Swedish Road Authorities revoke their own decision
The Swedish Road Authorities that approved the vanity plate “GOOGLE” for my friend Joakim, has revoked their decision as described at IDG. Joakim himself explain in his blog that he is going to appeal the decision. He also has a pointer to a scanned version of the decision online (in Swedish).
The road authorities are in dangerous waters I think. I say this given my experience in designing registries and policies related to domain name registration the last 15 years.
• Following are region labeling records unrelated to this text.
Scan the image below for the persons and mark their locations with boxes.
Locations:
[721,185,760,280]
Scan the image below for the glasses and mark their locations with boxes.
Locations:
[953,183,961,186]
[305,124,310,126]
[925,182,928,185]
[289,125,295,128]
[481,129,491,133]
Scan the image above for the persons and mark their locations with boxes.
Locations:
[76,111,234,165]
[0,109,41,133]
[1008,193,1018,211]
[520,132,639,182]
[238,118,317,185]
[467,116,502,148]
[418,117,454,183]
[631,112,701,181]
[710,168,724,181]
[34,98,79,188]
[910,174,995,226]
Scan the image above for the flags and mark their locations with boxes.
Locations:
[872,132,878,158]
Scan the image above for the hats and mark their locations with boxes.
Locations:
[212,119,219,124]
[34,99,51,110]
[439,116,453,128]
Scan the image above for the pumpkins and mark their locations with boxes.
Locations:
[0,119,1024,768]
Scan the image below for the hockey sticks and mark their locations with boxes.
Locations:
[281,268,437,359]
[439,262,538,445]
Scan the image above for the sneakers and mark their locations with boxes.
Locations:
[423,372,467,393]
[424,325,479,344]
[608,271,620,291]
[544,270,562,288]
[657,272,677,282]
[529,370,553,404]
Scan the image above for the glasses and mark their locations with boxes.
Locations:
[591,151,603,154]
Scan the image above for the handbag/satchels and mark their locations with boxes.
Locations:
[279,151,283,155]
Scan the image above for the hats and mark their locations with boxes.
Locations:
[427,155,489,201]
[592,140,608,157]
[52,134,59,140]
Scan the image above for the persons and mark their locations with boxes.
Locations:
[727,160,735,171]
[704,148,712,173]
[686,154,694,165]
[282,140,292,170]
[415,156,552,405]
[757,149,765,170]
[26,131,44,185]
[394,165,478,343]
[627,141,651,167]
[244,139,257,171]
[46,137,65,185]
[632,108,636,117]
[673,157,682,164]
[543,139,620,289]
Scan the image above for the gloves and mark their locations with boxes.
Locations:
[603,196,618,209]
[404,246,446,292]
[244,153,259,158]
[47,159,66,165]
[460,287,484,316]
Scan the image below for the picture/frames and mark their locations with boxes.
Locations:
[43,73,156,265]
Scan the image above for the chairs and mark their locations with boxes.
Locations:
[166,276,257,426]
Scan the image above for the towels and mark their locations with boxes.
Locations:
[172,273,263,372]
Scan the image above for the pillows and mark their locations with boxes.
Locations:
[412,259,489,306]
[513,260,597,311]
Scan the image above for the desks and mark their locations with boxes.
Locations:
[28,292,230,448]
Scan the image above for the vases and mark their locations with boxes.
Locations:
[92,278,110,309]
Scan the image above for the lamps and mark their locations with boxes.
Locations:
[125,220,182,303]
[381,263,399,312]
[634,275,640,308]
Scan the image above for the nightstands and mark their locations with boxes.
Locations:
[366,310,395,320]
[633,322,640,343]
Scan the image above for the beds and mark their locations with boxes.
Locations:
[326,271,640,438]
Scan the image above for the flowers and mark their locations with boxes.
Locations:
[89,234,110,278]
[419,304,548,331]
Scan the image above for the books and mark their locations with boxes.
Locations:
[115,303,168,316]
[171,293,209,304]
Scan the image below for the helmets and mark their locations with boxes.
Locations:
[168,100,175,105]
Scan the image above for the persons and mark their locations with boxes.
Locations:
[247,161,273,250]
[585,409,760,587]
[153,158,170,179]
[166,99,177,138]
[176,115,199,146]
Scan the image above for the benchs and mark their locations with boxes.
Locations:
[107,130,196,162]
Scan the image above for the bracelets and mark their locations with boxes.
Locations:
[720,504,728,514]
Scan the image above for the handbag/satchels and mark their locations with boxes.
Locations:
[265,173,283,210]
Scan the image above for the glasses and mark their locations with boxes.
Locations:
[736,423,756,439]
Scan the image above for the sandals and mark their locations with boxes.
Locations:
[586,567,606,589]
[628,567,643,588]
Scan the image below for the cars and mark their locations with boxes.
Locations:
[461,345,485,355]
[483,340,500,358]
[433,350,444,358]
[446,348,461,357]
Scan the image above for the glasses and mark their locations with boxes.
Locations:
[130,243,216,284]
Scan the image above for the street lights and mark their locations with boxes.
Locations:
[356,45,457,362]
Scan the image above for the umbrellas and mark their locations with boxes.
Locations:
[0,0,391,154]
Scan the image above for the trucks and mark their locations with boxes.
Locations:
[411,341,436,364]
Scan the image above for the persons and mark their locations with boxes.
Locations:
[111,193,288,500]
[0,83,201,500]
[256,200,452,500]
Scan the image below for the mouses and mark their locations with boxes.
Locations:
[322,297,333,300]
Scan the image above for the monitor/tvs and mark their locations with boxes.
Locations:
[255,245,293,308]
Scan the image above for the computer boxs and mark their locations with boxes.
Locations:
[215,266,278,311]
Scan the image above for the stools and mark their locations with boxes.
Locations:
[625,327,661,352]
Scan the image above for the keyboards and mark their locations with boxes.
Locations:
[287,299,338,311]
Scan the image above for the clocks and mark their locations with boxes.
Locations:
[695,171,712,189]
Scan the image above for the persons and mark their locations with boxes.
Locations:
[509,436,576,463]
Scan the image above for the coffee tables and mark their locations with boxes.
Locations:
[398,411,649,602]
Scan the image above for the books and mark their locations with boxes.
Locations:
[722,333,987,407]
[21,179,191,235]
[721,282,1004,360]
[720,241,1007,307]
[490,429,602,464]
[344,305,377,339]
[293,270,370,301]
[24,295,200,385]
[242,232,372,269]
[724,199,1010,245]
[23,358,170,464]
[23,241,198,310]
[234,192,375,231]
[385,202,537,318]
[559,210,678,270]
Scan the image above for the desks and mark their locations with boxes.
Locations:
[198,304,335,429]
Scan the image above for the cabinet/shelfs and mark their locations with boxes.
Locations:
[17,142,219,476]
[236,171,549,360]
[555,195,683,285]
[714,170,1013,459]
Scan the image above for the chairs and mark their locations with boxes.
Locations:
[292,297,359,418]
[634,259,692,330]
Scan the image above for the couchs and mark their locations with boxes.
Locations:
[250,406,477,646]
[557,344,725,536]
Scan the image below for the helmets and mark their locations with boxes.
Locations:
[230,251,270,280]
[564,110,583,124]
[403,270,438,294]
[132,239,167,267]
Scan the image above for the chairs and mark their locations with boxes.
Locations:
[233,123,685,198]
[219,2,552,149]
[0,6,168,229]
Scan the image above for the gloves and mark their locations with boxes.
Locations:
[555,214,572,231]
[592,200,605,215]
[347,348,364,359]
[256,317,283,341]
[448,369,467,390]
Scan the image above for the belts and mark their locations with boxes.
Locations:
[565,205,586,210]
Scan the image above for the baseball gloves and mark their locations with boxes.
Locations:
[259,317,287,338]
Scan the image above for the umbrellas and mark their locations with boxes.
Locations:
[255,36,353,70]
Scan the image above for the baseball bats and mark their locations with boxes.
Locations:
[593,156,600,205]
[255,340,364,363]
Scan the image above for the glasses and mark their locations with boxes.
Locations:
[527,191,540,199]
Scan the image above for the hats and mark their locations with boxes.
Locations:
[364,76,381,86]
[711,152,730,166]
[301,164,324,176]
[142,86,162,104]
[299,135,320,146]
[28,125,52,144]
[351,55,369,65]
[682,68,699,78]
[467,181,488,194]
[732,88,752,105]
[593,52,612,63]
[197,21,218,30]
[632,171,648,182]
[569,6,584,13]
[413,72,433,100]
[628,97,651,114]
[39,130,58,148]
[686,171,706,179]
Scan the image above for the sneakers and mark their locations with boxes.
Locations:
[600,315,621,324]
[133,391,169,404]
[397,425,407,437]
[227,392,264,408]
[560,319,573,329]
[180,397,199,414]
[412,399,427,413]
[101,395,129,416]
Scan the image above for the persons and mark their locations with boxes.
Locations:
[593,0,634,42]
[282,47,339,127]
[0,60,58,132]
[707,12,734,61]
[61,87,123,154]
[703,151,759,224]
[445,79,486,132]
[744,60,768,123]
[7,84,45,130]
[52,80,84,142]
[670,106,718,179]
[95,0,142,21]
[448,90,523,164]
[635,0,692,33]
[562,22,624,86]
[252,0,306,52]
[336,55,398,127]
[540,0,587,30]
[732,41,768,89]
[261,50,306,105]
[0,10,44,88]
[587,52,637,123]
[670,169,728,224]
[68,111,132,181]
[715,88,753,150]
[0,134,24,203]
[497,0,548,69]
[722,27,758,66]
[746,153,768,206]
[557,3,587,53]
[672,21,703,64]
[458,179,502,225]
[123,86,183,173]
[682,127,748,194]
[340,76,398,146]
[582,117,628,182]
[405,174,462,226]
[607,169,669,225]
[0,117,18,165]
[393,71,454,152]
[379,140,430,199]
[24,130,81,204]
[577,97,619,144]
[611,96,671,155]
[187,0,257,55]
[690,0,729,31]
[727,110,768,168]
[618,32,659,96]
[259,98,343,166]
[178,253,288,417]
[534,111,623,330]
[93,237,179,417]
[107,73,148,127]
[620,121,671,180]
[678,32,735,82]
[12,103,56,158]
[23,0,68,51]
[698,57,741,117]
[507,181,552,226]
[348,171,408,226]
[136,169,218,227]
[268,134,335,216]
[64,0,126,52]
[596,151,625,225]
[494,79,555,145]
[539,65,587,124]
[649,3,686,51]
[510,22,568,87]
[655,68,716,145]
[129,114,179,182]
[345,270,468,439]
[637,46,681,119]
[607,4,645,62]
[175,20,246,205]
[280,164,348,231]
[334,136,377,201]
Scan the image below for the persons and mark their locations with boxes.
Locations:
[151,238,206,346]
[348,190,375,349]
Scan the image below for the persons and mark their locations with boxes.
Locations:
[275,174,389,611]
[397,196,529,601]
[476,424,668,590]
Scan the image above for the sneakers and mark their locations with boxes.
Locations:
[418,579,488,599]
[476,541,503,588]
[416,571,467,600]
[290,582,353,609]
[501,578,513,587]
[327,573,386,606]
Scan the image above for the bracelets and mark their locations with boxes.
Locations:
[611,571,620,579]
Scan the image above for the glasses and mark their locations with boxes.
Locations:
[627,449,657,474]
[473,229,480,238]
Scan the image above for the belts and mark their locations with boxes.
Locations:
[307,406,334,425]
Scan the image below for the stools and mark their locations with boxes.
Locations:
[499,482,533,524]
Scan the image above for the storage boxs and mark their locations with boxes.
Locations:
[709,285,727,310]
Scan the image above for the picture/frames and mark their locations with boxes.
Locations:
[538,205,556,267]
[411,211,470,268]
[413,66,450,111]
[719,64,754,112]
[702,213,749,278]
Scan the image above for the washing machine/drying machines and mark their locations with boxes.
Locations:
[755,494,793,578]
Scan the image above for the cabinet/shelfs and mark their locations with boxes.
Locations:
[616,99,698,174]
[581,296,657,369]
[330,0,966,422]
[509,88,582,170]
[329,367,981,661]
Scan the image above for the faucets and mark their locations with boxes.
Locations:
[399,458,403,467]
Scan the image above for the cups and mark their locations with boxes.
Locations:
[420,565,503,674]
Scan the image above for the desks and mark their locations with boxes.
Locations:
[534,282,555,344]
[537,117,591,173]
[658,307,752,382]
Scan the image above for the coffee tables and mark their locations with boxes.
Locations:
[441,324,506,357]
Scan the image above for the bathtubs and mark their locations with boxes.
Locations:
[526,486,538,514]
In short, if you are a naming authority, first of all you have to decide whether you do verification of names before you assign the name to someone, or you will have disputes afterwards. Given you have, as the road authorities has (correctly), chosen to not verify names before assignments, you can either involve yourself in the potential dispute or not. The correct decision there is to leave the dispute to stay between the parties fighting about the name. One can (and should if one could) design a dispute resolution process that the parties can use. Still without being a part of the dispute itself.
What the road authorities do though is to claim they did the wrong thing to assign the plates to Joakim (or more precisely, to his mother). This makes them look weird as they admit it is wrong by them to not do checking of the rights of the name before assigning the plates to someone. This in turn implies the road authorities not only have to go through all assignments made (you can find the whole list, as of Aug 5 2007, scanned by Joakim here, and you can search in the road authorities database here) and they also say implicitly they take full responsibility for trademark infringements in the future.
That is suicide and a bureaucratic nightmare. Leave the dispute to the ones that do argue about the rights to the name (and therefore the plates).
I hope Joakim continue to fight for the signs. Not against Google (that he like) but to show the road authorities are making weird decisions and in panic.